▶ _PROBLEM DETAILS_
From the entries that follow, copy every line with the word "species".

▶ _SOURCE MATERIAL_
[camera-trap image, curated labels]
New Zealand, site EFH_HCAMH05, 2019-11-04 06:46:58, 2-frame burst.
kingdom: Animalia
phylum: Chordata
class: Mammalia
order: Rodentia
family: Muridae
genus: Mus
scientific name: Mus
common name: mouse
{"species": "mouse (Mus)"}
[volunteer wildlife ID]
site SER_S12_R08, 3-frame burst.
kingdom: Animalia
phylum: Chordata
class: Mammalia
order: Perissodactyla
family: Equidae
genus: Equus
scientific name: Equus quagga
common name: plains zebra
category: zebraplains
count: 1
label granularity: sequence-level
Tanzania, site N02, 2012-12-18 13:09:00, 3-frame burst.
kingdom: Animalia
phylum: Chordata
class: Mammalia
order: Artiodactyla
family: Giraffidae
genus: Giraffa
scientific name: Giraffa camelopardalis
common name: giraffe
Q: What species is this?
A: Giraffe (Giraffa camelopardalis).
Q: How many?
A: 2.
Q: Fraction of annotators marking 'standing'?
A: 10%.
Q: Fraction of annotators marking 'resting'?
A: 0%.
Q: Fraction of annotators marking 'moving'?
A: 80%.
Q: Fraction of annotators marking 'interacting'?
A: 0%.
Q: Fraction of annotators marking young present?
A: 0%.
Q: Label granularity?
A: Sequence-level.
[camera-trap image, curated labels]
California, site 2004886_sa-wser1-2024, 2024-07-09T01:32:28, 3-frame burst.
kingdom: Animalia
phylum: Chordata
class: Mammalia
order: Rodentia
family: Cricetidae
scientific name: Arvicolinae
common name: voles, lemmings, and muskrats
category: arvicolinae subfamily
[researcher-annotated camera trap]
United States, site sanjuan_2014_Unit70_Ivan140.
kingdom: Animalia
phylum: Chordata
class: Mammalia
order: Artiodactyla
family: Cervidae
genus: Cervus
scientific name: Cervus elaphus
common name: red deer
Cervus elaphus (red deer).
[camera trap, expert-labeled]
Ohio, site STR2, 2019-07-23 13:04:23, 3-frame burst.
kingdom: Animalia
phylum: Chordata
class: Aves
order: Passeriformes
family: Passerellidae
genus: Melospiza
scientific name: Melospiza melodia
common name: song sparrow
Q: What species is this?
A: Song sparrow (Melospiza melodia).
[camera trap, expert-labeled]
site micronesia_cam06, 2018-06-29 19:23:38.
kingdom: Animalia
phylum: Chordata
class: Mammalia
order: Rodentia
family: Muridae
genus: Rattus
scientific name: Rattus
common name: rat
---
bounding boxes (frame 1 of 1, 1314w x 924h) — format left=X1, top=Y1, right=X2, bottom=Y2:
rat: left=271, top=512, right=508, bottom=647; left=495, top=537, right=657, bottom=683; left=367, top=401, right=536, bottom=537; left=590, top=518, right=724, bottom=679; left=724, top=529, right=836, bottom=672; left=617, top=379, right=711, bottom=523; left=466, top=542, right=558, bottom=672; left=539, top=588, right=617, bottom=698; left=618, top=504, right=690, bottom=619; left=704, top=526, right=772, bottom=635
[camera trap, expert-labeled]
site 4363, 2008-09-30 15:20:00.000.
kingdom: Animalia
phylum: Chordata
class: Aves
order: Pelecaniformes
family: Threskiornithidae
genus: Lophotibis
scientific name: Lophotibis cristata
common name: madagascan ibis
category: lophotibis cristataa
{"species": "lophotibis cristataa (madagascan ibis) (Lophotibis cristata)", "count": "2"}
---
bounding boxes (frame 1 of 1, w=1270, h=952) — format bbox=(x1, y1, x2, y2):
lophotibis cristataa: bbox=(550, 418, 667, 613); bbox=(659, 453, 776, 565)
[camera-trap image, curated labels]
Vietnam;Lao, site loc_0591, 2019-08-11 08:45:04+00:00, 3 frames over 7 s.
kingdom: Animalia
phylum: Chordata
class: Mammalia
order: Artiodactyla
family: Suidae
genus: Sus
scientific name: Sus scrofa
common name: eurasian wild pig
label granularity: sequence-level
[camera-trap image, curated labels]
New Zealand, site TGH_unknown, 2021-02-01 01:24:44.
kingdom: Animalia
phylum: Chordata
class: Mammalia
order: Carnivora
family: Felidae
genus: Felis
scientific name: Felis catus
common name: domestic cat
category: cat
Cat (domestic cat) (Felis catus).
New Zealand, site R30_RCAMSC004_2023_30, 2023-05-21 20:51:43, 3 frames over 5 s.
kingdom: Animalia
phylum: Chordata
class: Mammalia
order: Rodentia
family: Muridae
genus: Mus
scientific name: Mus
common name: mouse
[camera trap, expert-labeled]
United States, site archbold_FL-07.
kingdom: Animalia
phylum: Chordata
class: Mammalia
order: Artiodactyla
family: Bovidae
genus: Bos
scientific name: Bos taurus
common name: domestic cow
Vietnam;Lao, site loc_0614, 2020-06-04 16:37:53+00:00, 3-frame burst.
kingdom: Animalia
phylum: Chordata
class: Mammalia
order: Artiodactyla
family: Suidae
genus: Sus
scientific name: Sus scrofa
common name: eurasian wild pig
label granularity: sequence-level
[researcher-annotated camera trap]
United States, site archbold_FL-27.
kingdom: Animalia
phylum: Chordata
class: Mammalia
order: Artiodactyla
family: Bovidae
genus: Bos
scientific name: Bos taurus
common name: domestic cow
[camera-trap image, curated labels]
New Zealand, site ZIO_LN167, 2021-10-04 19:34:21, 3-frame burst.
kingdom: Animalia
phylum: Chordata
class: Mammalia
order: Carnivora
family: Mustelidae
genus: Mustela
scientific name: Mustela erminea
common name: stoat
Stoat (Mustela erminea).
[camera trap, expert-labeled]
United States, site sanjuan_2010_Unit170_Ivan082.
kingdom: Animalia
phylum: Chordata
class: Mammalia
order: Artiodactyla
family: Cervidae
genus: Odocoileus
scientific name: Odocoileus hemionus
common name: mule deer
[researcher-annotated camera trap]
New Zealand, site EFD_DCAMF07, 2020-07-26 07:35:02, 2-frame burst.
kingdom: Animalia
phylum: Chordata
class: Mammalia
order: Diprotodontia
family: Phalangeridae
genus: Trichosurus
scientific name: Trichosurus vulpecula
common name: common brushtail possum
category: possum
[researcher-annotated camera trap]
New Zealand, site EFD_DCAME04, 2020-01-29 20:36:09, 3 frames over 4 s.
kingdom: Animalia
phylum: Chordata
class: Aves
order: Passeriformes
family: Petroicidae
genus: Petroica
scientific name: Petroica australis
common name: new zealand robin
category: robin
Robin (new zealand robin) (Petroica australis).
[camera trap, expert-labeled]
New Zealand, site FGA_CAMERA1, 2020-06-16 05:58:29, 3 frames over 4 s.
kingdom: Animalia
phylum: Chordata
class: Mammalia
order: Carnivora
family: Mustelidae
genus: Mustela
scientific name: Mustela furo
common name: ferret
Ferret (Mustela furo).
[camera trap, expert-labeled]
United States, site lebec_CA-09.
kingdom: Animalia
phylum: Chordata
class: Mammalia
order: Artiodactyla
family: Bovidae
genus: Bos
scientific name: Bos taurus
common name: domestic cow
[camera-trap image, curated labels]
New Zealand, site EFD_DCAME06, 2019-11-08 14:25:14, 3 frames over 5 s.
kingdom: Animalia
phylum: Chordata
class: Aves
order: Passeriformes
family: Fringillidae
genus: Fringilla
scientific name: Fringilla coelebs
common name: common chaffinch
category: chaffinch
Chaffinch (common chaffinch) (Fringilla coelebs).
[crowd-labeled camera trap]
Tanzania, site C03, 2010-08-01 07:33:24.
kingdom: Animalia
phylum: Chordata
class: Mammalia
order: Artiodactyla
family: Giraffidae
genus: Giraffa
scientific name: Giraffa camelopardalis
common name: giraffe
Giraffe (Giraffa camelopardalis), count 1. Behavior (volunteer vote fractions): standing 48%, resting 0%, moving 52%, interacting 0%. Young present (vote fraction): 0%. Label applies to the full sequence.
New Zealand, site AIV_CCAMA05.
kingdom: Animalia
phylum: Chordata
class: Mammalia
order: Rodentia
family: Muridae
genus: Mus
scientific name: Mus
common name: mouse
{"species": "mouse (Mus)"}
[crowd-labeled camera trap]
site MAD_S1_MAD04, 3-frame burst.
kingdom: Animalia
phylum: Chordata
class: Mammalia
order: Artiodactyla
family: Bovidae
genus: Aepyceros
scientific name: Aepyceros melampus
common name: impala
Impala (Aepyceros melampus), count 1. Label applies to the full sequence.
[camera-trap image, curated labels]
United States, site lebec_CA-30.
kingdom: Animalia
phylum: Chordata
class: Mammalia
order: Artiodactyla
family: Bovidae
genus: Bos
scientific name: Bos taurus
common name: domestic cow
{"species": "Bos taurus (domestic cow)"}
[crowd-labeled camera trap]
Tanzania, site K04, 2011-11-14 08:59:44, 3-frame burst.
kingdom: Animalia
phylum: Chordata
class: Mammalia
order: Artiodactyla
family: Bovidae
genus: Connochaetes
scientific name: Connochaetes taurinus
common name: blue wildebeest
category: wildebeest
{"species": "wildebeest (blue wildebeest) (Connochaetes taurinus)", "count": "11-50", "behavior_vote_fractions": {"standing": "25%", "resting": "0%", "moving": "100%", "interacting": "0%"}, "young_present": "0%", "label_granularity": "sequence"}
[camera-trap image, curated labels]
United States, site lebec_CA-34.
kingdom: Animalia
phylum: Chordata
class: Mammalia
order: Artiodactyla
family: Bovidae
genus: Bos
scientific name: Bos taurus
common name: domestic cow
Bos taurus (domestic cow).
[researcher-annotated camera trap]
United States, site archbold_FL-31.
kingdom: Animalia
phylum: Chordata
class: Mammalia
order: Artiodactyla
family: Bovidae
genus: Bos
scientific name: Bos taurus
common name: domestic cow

▶ _ANSWER SECTION_
{"species": "mouse (Mus)"}
Q: What species is this?
Q: What species is this?
{"species": "lophotibis cristataa (madagascan ibis) (Lophotibis cristata)", "count": "2"}
{"species": "mouse (Mus)"}
{"species": "Bos taurus (domestic cow)"}
{"species": "wildebeest (blue wildebeest) (Connochaetes taurinus)", "count": "11-50", "behavior_vote_fractions": {"standing": "25%", "resting": "0%", "moving": "100%", "interacting": "0%"}, "young_present": "0%", "label_granularity": "sequence"}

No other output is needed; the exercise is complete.